This research project aims at working out a method for describing the dispersibility of an agglomerated material in stirred vessels and to apply this method to the improvement of the redispersing properties. It is furthermore intended to establish a connection between the results from laboratory tests of the instant/dispersing properties and the large-scale dispersion of the product.
In the first year of the project, laboratory equipment for dispersing powders in stirred vessels was set up, and experiments were performed with agglomerated and milled skim milk powder (Nestle) in 10 1 and 50 1 vessels.
This report contains information required for an experimental set up of an agitated vessel at laboratory scale that enables the engineer to gain data suitable for the design of large-scale-vessels.
Mixing performance of the stirring system was investigated with and without baffles. Appropriate laboratory tests for describing the instant properties of the powder were also carried out, and a new testing method (dynamic wetting test) was developed.
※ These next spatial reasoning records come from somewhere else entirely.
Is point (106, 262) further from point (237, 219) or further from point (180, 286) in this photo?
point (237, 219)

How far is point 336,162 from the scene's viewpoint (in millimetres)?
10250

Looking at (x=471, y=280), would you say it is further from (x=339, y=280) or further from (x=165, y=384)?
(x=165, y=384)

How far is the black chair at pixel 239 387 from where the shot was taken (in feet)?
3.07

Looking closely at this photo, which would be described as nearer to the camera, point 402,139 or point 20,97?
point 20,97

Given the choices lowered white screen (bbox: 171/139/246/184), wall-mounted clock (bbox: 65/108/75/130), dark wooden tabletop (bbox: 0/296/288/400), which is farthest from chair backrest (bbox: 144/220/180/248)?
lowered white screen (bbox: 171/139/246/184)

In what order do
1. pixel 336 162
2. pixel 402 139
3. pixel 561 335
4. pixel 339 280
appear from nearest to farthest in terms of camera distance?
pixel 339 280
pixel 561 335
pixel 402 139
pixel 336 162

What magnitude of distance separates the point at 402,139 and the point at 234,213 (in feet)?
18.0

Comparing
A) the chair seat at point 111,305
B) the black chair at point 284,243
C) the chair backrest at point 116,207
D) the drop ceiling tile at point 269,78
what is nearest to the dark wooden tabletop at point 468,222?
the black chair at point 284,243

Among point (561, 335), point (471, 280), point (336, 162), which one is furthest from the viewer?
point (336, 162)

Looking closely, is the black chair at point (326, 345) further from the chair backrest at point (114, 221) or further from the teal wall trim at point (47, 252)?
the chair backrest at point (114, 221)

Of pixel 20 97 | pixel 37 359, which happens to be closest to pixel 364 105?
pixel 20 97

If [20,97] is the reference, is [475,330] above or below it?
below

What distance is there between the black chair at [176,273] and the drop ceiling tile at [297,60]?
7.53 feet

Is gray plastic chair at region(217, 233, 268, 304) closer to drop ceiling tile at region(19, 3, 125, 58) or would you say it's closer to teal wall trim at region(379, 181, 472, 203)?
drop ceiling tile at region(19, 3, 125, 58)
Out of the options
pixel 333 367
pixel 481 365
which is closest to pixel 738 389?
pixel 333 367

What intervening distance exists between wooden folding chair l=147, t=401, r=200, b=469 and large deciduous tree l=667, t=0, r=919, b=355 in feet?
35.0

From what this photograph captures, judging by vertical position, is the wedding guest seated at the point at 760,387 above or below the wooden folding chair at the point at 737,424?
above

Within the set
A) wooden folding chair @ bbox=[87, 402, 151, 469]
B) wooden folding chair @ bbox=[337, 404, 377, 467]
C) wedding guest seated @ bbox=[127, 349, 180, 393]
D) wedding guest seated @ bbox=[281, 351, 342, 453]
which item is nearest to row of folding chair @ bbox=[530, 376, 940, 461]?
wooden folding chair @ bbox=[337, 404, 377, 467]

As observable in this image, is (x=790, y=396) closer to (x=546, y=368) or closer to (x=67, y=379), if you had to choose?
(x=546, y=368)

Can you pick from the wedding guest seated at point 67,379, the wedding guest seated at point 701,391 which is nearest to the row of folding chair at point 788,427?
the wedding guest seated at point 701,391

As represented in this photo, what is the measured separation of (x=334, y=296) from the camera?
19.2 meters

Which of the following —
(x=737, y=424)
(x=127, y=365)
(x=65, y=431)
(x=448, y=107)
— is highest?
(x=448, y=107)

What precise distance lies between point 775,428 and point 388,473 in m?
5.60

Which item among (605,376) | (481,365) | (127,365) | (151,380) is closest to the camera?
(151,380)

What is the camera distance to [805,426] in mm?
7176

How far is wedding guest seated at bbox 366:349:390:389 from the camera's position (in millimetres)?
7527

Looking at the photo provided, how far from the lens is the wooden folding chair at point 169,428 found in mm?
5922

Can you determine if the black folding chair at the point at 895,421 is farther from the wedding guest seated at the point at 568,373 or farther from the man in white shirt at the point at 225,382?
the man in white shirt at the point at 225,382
The stirred-vessel experiment constructed permits investigation of the combined wetting/dispersing behaviour of powdered products under stirrer action. The results of the experiments indicated that there is an optimal point of operation (regarding specific power and feed rate), at which the total required stirring energy is minimal. The final degree of dispersion for skim milk powder depends upon the volume-specific stirring power.
It is difficult to establish a relation between the laboratory tests (static and dynamic wetting test) and the dispersing experiments in an agitated vessel. Since wetting tests do not take stirring power into account, they can not describe the processes taking place in the liquid. It is possible anyway, to derive some trends from these tests. The results of the laboratory tests with lecithin, for example, are in good agreement with the experiments conducted using the stirred vessel. The maximal possible feed rate per surface area, short of layer formation, could be determined using the dynamic wetting test. This feed rate was somewhat higher than the rate found in experiments with the agitated 10 1 vessel, the difference being caused by the uneven distribution of the powder across the liquid surface in the stirred vessel.
Use of surfactants improves the combined wetting/dispersing behaviour of powdered products, both in the wetting test and in the stirred vessel. In this case, lower values of specific power and energy are required. It has been shown that, preferably, a premix of surfactant and powder should be used.
The results gained so far enable the design of large-scale agitated vessels for milk powder and similar products.